« Et toi, Norbert, Quelle est ta passion ? » s’enquiert Séverine*, curieuse de savoir à quoi passe ses journées un jeune retraité (la scène se passe en 2010) .Et la question me laisse un peu perplexe : «Je n’ai pas une passion, j’ai plusieurs centres d’intérêt. En ce moment c’est plutôt la plomberie, mais il y a aussi la photo, la cuisine, l’oenologie, le blog du Clairon, le Qi Qong, les promenades avec le chien … » Il faut dire que Séverine, enseignante trentenaire, célibataire et sans enfant, plutôt avenante, a voué sa vie et son temps libre à la pratique et l’approfondissement de l’Aïkido. On la voit ainsi, pieds nus dans des sandales par tous les temps comme un moine guerrier, visiter tous les stages où souffle l’esprit du maître «o Sensei ». Sur le tatami, vétue d’un « hakama » – la jupe noire qui se rajoute au kimono- rapiécé qui indique l’ancienneté de sa vocation, elle choisit des partenaires qui lui permettent de faire écho à ses recherches personnelles, sans plus d’intérêt pour la personne qu’elle a en face d’elle. Et je ne doute pas que ses nuits soient habitées par des interrogations sur la dernière technique qu’elle a vu pratiquer par O Senseï.

================

• **Exercice proposé A**: Recopiez la liste à l'identique, en partant de son début et en allant jusqu'à la ligne qui contient « Result: purple jam », celle-ci comprise. Omettez les images.
L'extrait et la liste sont indépendants l'un de l'autre.

================

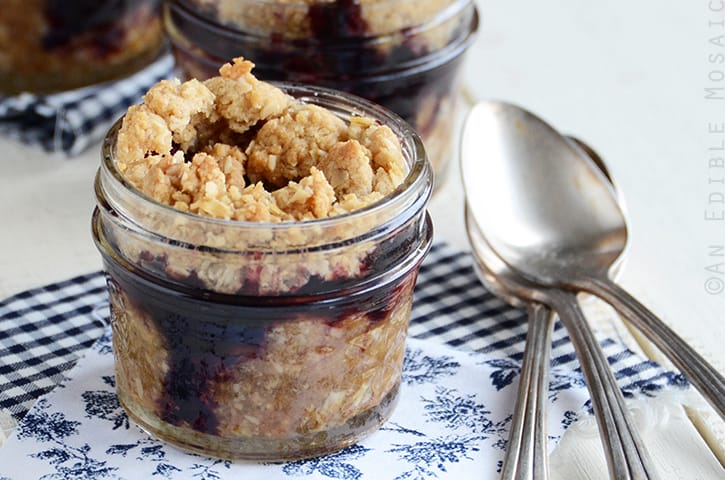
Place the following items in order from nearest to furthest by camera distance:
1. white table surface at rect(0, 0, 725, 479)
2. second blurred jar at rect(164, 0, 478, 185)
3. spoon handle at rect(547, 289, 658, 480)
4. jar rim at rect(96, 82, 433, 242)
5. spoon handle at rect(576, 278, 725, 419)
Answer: jar rim at rect(96, 82, 433, 242), spoon handle at rect(547, 289, 658, 480), spoon handle at rect(576, 278, 725, 419), white table surface at rect(0, 0, 725, 479), second blurred jar at rect(164, 0, 478, 185)

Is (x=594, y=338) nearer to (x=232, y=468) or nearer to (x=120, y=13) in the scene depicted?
(x=232, y=468)

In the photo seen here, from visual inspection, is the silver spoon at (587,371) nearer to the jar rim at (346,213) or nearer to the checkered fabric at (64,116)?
the jar rim at (346,213)

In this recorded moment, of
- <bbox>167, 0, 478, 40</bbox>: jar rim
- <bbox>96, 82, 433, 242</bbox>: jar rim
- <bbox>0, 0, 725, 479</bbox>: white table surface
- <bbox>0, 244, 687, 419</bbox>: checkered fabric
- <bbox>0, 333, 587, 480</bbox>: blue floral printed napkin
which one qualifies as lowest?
<bbox>0, 0, 725, 479</bbox>: white table surface

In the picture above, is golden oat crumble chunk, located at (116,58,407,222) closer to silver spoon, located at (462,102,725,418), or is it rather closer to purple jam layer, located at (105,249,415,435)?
Result: purple jam layer, located at (105,249,415,435)

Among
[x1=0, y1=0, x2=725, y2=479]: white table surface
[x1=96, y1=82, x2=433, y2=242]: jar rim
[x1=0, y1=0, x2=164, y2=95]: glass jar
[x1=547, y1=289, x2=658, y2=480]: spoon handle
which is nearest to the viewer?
[x1=96, y1=82, x2=433, y2=242]: jar rim

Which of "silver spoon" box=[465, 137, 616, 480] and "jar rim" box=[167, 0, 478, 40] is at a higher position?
"jar rim" box=[167, 0, 478, 40]

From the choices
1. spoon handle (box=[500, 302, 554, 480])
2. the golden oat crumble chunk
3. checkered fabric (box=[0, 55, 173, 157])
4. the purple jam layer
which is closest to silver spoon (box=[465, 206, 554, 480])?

================

• **Exercice proposé B**: Reprenez l'extrait sur Séverine et sa passion pour l'aïkido à l'endroit où il s'arrête.

• **Bonne réponse A**:
Place the following items in order from nearest to furthest by camera distance:
1. white table surface at rect(0, 0, 725, 479)
2. second blurred jar at rect(164, 0, 478, 185)
3. spoon handle at rect(547, 289, 658, 480)
4. jar rim at rect(96, 82, 433, 242)
5. spoon handle at rect(576, 278, 725, 419)
Answer: jar rim at rect(96, 82, 433, 242), spoon handle at rect(547, 289, 658, 480), spoon handle at rect(576, 278, 725, 419), white table surface at rect(0, 0, 725, 479), second blurred jar at rect(164, 0, 478, 185)

Is (x=594, y=338) nearer to (x=232, y=468) or nearer to (x=120, y=13) in the scene depicted?
(x=232, y=468)

In the photo seen here, from visual inspection, is the silver spoon at (587,371) nearer to the jar rim at (346,213) or nearer to the checkered fabric at (64,116)?
the jar rim at (346,213)

In this recorded moment, of
- <bbox>167, 0, 478, 40</bbox>: jar rim
- <bbox>96, 82, 433, 242</bbox>: jar rim
- <bbox>0, 0, 725, 479</bbox>: white table surface
- <bbox>0, 244, 687, 419</bbox>: checkered fabric
- <bbox>0, 333, 587, 480</bbox>: blue floral printed napkin
which one qualifies as lowest?
<bbox>0, 0, 725, 479</bbox>: white table surface

In the picture above, is golden oat crumble chunk, located at (116,58,407,222) closer to silver spoon, located at (462,102,725,418), or is it rather closer to purple jam layer, located at (105,249,415,435)?
Result: purple jam layer, located at (105,249,415,435)

• **Bonne réponse B**:
Rien de tel chez le paisible retraité qui lui fait face et qui revendique son statut d‘«amateur», voire de « dilettante », deux qualificatifs très déconsidérés dans le monde d‘aujourd’hui. Quoi de pire, en effet, pour un Premier Ministre, voire un Président de la République d’être taxé dans la presse d ‘«amateurisme ». A l’inverse l’évocation du « professionnalisme » d’un grand médecin ou d’une star du show-business constitue le meilleur des éloges médiatiques.
Cette image de dilettante que je ne récuse pas, je ne l’ai pas toujours revendiquée, notamment dans les milieux de travail que j’ai fréquentés. Souvent je l’ai subie, sur la base d’un malentendu : Dans la plupart des organisations, les responsables ne conçoivent pas l’idée qu’on puisse faire son travail avec sérieux et compétence, en conservant sa liberté de jugement et une certaine distance par rapport aux objectifs affichés du service. C’est le règne des managers et des technocrates, un univers de pensée et de comportement « unidimensionnel », au sein duquel l’esprit critique ou les comportements antisystémiques sont progressivement bannis (L’homme unidimensionnel – Herbert Marcuse 1964). C’est pourtant bien de ce coté-là que je me retrouvais systématiquement, du coté des syndicalistes et des personnalités trop indépendantes pour espérer une carrière confortable et reconnue.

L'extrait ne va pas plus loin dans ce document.